### Available data ###
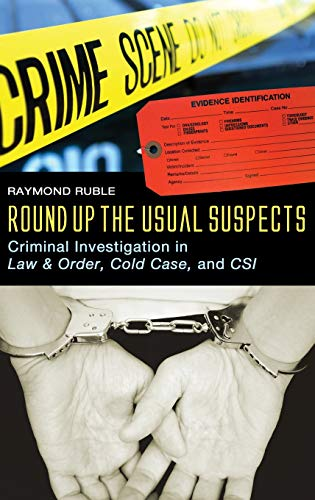 9780275995126: Round Up the Usual Suspects: Criminal Investigation in Law & Order, Cold Case, and CSI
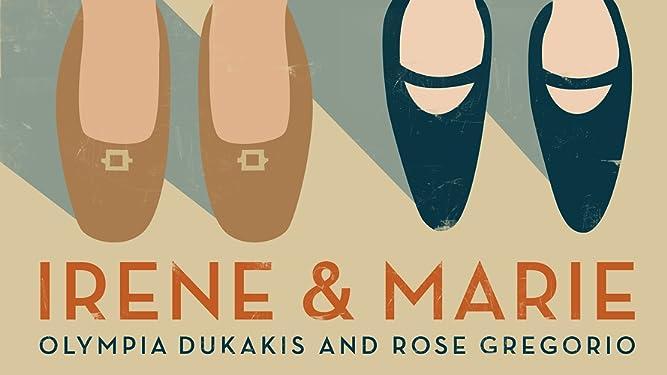 Irene and Marie
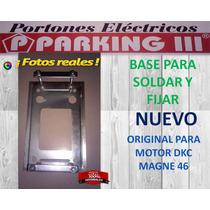 Base Para Motor Porton Dkc Y Magne 46 Todos Original.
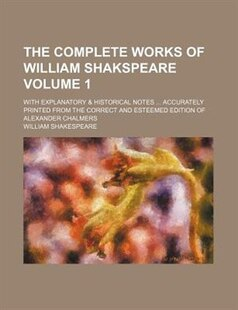 The complete works of William Shakspeare Volume 1 ; with explanatory & historical notes  accurately printed from the correct and esteemed edition of A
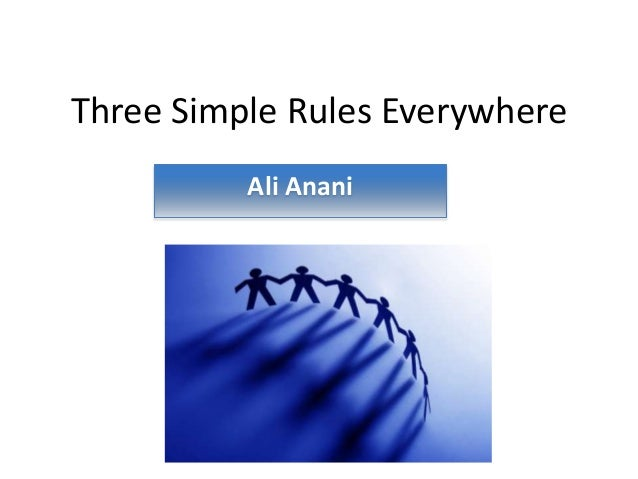 Three Simple Rules Everywhere Ali Anani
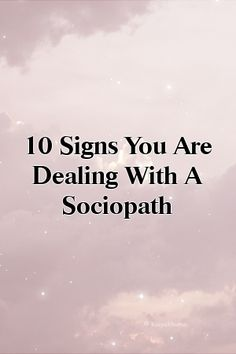 10 Signs You Are Dealing With A Sociopath Sociopathic Personality Disorder, Relationship Issues, Disorders, Lovers, Memories, Signs, Quotes, Cards, Memoirs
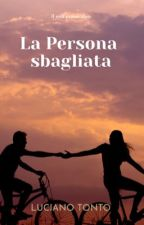 La Persona Sbagliata? by LucianoTont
###
Exercise: Please output the listing above in full, exactly as given, without its images.

Worked solution:
 9780275995126: Round Up the Usual Suspects: Criminal Investigation in Law & Order, Cold Case, and CSI
 Irene and Marie
 Base Para Motor Porton Dkc Y Magne 46 Todos Original.
 The complete works of William Shakspeare Volume 1 ; with explanatory & historical notes  accurately printed from the correct and esteemed edition of A
 Three Simple Rules Everywhere Ali Anani
 10 Signs You Are Dealing With A Sociopath Sociopathic Personality Disorder, Relationship Issues, Disorders, Lovers, Memories, Signs, Quotes, Cards, Memoirs
 La Persona Sbagliata? by LucianoTont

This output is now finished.